According to Peterson, under the bill, “You'll be able to take someone in front of a provincial magistrate because you're afraid that sometime in the next year, they might commit a hate crime.”

He added that believing “it’s a crime against humanity to slice the breasts off minor girls who are confused about their life” would run afoul of the proposed law because it applies to the protected category of gender expression. Peterson’s comments reflect his staunch opposition to doctors prescribing irreversible puberty blockers, cross-sex hormones and body mutilating surgeries on children exhibiting gender confusion.  

The text of Bill C-63 states, “It is a discriminatory practice to communicate or cause to be communicated hate speech by means of the Internet or any other means of telecommunication in a context in which the hate speech is likely to foment detestation or vilification of an individual or group of individuals on the basis of a prohibited ground of discrimination.” 
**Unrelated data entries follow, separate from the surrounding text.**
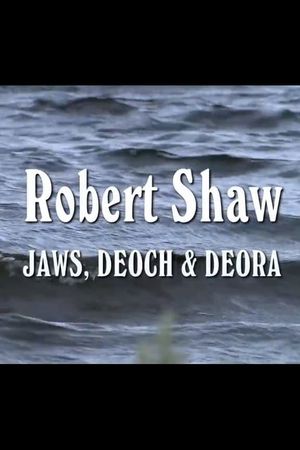 Robert Shaw: Jaws, Deoch & Deora's poster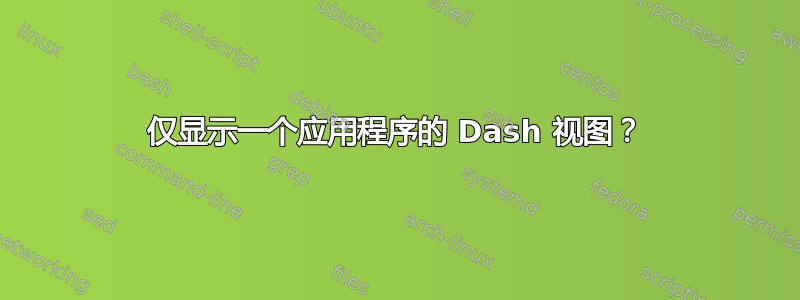 仅显示一个应用程序的 Dash 视图？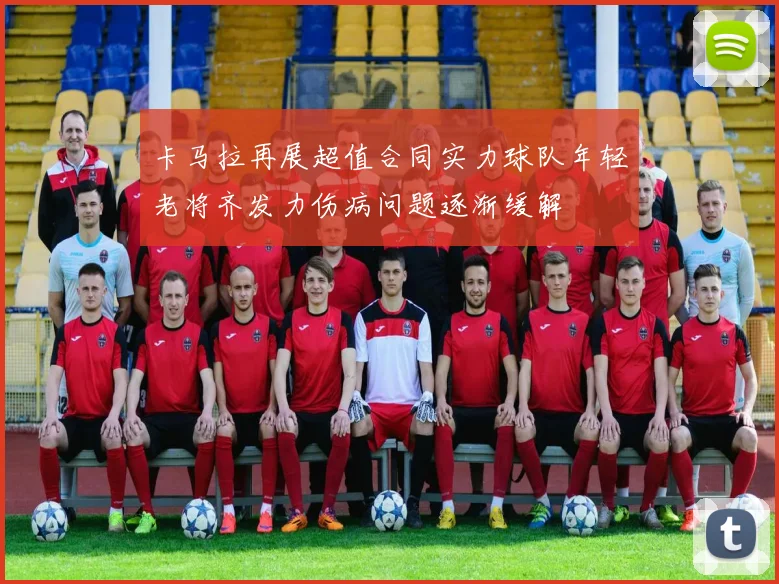 卡马拉再展超值合同实力球队年轻老将齐发力伤病问题逐渐缓解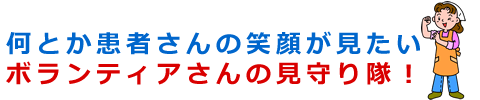 何とか患者さんの笑顔が見たい ボランティアさんの見守り隊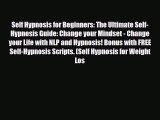 [PDF Download] Self Hypnosis for Beginners: The Ultimate Self-Hypnosis Guide: Change your Mindset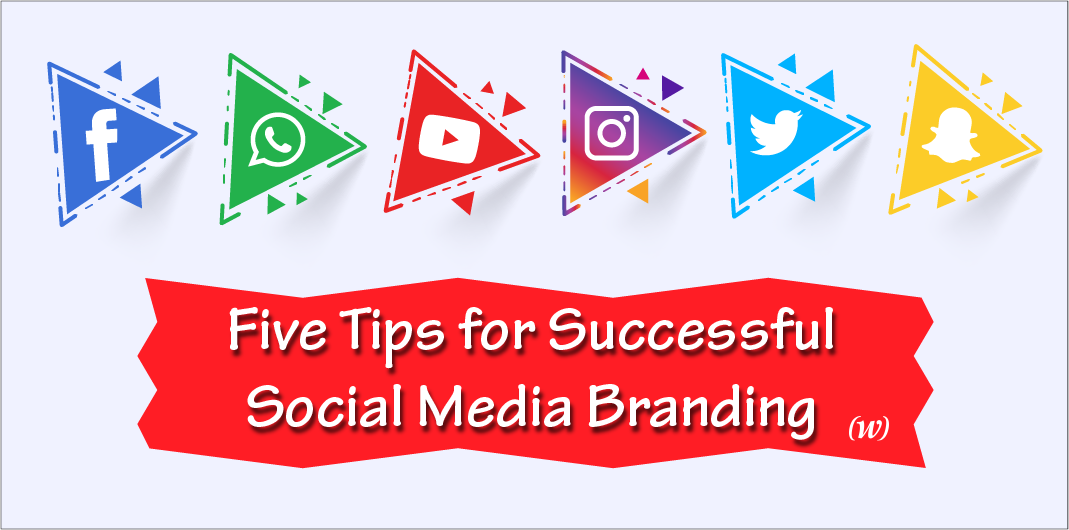 Five Tips for Successful Social Media Branding Five Tips for Successful Social Media Branding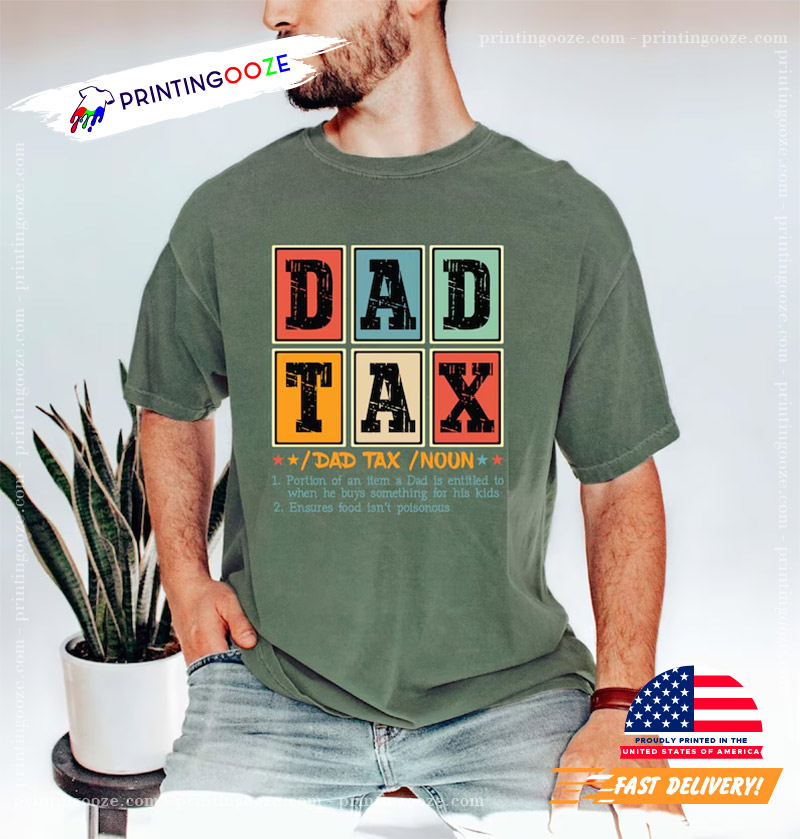Dad Tax Funny Dad Gift For Father's Day Shirt Dad Tax Funny Dad Gift For Father's Day Shirt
The measure defines “hate speech” as “the content of a communication that expresses detestation or vilification of an individual or group of individuals on the basis of a prohibited ground of discrimination.” It attempts to clarify that a post or statement is not hate speech “solely because it expresses disdain or dislike or it discredits, hurts or offends.” 
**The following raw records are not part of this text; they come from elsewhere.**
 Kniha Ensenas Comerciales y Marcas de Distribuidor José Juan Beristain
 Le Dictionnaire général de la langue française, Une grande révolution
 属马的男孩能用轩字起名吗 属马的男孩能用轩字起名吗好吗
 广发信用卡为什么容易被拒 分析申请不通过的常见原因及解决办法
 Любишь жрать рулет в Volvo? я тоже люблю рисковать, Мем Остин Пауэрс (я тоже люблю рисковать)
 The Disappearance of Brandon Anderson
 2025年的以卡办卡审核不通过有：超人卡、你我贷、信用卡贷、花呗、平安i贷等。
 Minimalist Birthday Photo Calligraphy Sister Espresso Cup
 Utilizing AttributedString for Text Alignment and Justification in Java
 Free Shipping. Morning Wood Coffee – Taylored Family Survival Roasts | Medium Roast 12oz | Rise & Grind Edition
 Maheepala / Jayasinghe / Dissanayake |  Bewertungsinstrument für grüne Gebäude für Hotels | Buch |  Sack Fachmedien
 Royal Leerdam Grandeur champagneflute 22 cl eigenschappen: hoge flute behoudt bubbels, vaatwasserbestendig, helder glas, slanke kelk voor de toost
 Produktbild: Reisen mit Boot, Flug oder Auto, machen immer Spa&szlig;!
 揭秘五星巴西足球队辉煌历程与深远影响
Peterson further expressed concern that if Bill C-63 passes, “Any socially conservative viewpoint could be a hate crime.” He warned that “the bureaucracy is set up to serve informants.”
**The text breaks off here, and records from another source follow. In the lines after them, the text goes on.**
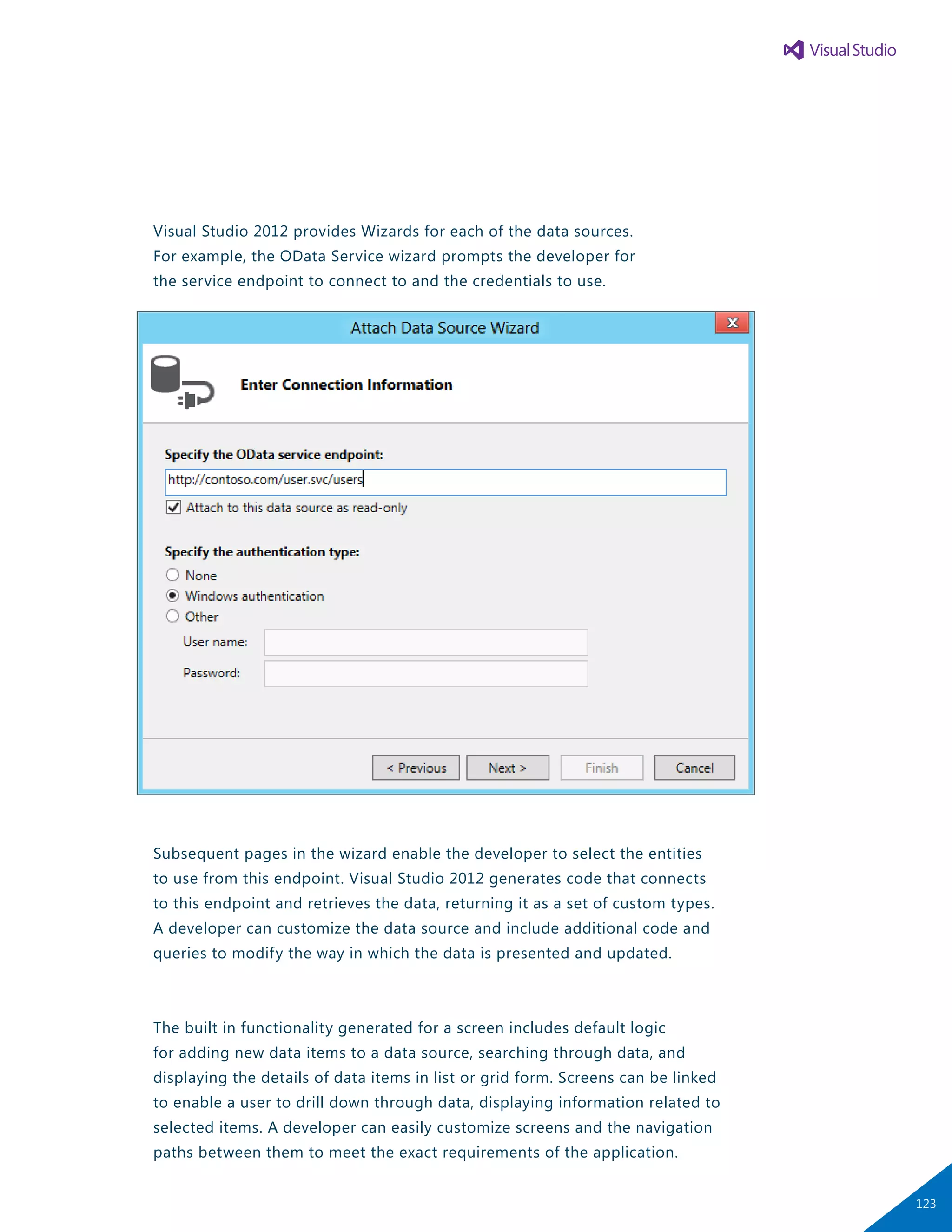Visual Studio 2012 provides Wizards for each of the data sources.
For example, the OData Service wizard prompts the developer for
the service endpoint to connect to and the credentials to use.
Subsequent pages in the wizard enable the developer to select the entities
to use from this endpoint. Visual Studio 2012 generates code that connects
to this endpoint and retrieves the data, returning it as a set of custom types.
A developer can customize the data source and include additional code and
queries to modify the way in which the data is presented and updated.
The built in functionality generated for a screen includes default logic
for adding new data items to a data source, searching through data, and
displaying the details of data items in list or grid form. Screens can be linked
to enable a user to drill down through data, displaying information related to
selected items. A developer can easily customize screens and the navigation
paths between them to meet the exact requirements of the application.
123
 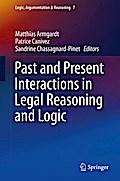 Past and Present Interactions in Legal Reasoning and Logic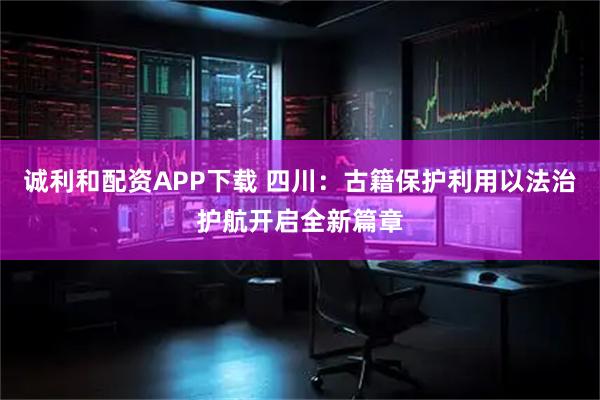 诚利和配资APP下载 四川：古籍保护利用以法治护航开启全新篇章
“It will just produce a class of informants,” he predicted. Peterson suggested that “It will do nothing but weaponize a new bureaucracy that has the power to expand indefinitely without the constraints of … legal precedent.” 

Those found guilty of engaging in hate speech in violation of the proposed law could find themselves subject to “an order to cease the discriminatory practice and take measures, in consultation with the Commission on the general purposes of the measures, to redress the practice or to prevent the same or a similar practice from recurring.” 

Additional penalties alleged violators could face under the proposed legislation include “an order to pay a compensation of not more than $20,000 to any victim identified in the communication that constituted the discriminatory practice, for any pain and suffering that the victim experienced as a result of that discriminatory practice.”

Those found to have violated the proposed act could also be forced to “pay a penalty of not more than $50,000 to the Receiver General, if the member or panel considers it appropriate having regard to the nature, circumstances, extent and gravity of the discriminatory practice, the willfulness or intent of that person, any prior discriminatory practices that that person has engaged in and that person’s ability to pay the penalty.”

In other countries with broad definitions of hate speech, those espousing traditional, biblically-based beliefs on human sexuality have faced prosecution by the state. 

The most prominent example of this is Paivi Rasanen, a member of the Finnish Parliament who faced hate speech charges and years of prosecution for writing a pamphlet called “Male and Female He Created Them: Homosexual relationships challenge the Christian concept of humanity” and sending out social media posts featuring Bible verses that criticized the Finnish Lutheran Church's promotion of LGBT pride month.